Temor al cacerolazo postergó los anuncios

«Vamos a hablar con sinceridad y nos van a entender.» Jorge Remes Lenicov se sinceró ante Eduardo Duhalde y convenció en una reunión en la Casa de Gobierno a las 20.20 de modificar el discurso original que el ministro de Economía daría luego a las 21.10. Así, lo que se preveía como un mensaje técnico sobre cómo el gobierno piensa devolver los depósitos se convirtió en una descripción de la «herencia recibida», el funcionamiento del sistema financiero y las explicaciones de por qué no pueden devolver inmediatamente los depósitos del público. Sin responder preguntas, y con un mensaje de exactamente 7,15 minutos, Remes Lenicov utilizó la sala de prensa de la Casa de Gobierno (por algún motivo, aún le huye a utilizar el microcine de Economía que hizo famoso Domingo Cavallo en sus múltiples planes económicos).

Comenzó aclarando: «Nosotros heredamos el famoso 'corralito' impuesto en diciembre del año pasado» y una caída «de reservas y depósitos del país en el último año de 20.000 millones de dólares, que, para que tengan en cuenta, son la mitad del presupuesto nacional». Continuó con las explicaciones sobre la forma en que se maneja cualquier sistema financiero, algo que a los propios diputados radicales y frepasistas les costó entender antes de las sesiones del fin de semana en el Congreso. El ministro dijo que unos 65.000 millones de dólares y pesos están depositados en los bancos, con 1,5 millón de ahorristas, y luego explicó que «los bancos toman depósitos de la comunidad y prestan la plata a familias, a personas, a empresas», por lo que «los bancos no tienen la plata, porque la plata está prestada». Nuevamente se preguntó: «¿Qué puede pasar si todos buscan sus depósitos a la vez?», contestándose nuevamente: «Hay dos opciones: o quiebra el sistema financiero, y si los bancos quiebran, nadie cobra los depósitos» o «los bancos piden a los endeudados que paguen los créditos por adelantado y eso genera que quiebren las familias y las empresas, lo que provocará más desocupación». Ante esto, reflexionó: «El gobierno tenía dos opciones: no hacer nada o dar certidumbre», y esto último «es lo que se decidió a hacer».

• Confesiones

Fue así como llegó al momento de las confesiones. «No es fácil desarmar el 'corralito', por más antipático que sea», reflexionó, y prometió que a primera hora de hoy se conocerá el cronograma definitivo de devolución. Quizá, temiendo el cacerolazo, prefirió postergar el amargo anuncio del cronograma.

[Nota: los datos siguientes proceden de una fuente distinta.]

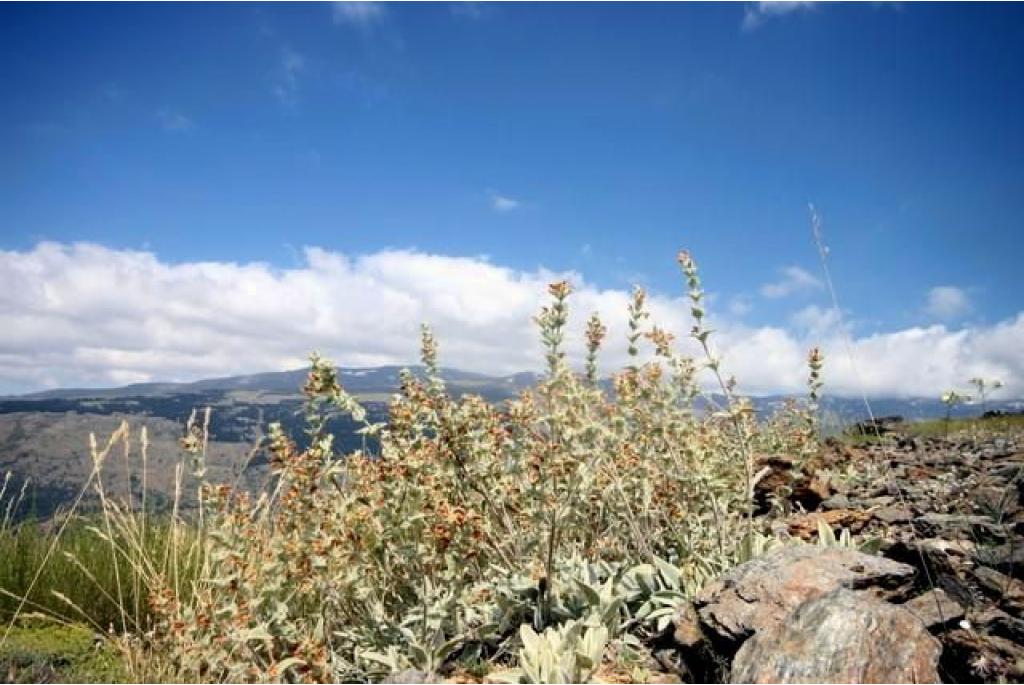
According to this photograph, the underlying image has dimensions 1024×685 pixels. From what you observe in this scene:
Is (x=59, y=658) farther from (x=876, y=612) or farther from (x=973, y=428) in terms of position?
(x=973, y=428)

El ministro ratificó los dichos del presidente Eduardo Duhalde, en el sentido de que se van a respetar «total y absolutamente los depósitos en su moneda de origen. No hay ningún tipo de confiscación, desagio o cercenamiento de los derechos».

Dio por terminada la conferencia de prensa, mientras sus colaboradores le armaban un «corralito» para que los periodistas no pudieran asediarlo con preguntas.